Weapons difficult to produce but untraceable
But in practice, it is not an easy type of weapon to develop. You must first know on what frequency to emit these waves so that they can travel a certain distance and cross obstacles. For Olivier Dujardin, it cannot be above 40 Ghz because “beyond that, it does not propagate very well in the atmosphere”. He believes that it must even be less than 6 Ghz, because otherwise “the rate of penetration into the material is too low”. In other words, they might not pass through the walls of the American Embassy in Havana, for example.
We would therefore be in the same course as microwave ovens, Wifi and Wimax as well as the waves emitted by cell phones. “These are frequency ranges in which we are constantly bathed but at powers that are too low to be dangerous for the body,” explains Olivier Dujardin.
Also, to transform these waves into weapons, it is necessary to increase their power using generators. A potentially significant obstacle, because “we can quickly come across components that are very expensive and difficult to find”, estimates the researcher associated with the CF2R.

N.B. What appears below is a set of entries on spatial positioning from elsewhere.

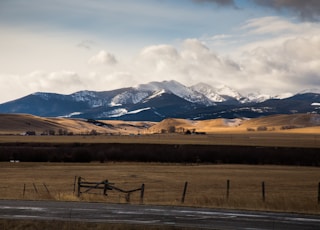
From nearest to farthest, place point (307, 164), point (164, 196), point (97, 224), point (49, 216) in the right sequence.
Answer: point (97, 224) < point (49, 216) < point (164, 196) < point (307, 164)

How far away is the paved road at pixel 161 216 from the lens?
2683 cm

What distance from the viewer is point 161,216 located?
1173 inches

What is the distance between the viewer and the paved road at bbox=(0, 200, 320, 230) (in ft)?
88.0

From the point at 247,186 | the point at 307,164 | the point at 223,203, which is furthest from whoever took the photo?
the point at 307,164

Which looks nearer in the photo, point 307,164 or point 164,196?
point 164,196

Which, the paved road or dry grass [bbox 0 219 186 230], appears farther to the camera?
the paved road

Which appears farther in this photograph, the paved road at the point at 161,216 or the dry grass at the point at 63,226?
the paved road at the point at 161,216

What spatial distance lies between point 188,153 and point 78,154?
28.6 m

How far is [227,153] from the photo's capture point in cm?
13925

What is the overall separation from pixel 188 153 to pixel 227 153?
10.1 meters

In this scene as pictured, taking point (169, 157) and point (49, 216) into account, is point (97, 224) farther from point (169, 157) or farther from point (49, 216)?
point (169, 157)

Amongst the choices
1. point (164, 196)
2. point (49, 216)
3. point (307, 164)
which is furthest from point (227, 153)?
point (49, 216)

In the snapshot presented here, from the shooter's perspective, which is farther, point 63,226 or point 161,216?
point 161,216

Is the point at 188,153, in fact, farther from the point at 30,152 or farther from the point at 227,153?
the point at 30,152
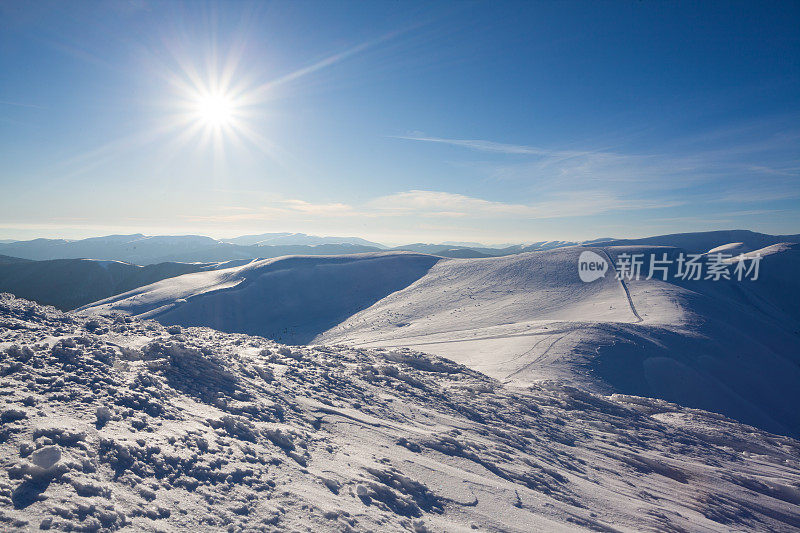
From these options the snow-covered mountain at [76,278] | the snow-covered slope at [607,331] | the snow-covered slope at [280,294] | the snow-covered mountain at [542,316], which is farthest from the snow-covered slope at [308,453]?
the snow-covered mountain at [76,278]

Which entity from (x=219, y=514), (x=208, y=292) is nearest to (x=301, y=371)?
(x=219, y=514)

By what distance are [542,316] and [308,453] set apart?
3072 cm

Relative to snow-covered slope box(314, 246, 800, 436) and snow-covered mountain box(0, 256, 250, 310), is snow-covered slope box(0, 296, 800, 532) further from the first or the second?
snow-covered mountain box(0, 256, 250, 310)

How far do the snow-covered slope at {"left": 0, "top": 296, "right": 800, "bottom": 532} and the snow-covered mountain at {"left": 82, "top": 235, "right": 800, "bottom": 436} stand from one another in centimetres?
632

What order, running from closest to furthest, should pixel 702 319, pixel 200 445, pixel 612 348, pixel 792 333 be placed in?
pixel 200 445, pixel 612 348, pixel 702 319, pixel 792 333

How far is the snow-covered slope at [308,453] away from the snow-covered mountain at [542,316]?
632 centimetres

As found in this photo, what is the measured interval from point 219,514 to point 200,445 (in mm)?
1221

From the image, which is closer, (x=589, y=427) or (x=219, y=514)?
(x=219, y=514)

The final device, between the generator and the antenna, can turn out to be very bulky for operations which are supposed to be discreet. “The difficulty is to make it compact and portable”, confirms Olivier Dujardin. “If an adversary of the United States succeeded, it would make this theory of directed energy weapons all the more credible”, confirms the Guardian.
But finding concrete evidence may be difficult. Because these are weapons which “leave no trace, and are completely anonymous”, summarizes the specialist in electronic warfare. Unlike pistols or rifles, they do not offer the possibility of using any bullet casings forgotten at the scene of the misdeeds to trace back to the perpetrators of the attack.
The only way would be to catch him in the act. And to do this, Olivier Dujardin sees only one possibility: to install near all the places likely to be attacked sensors which can record “the whole spectrum of frequencies in search of possible anomalies”. Enough to give headaches not only to victims of Havana syndrome, but also to those who continue to search for its origin.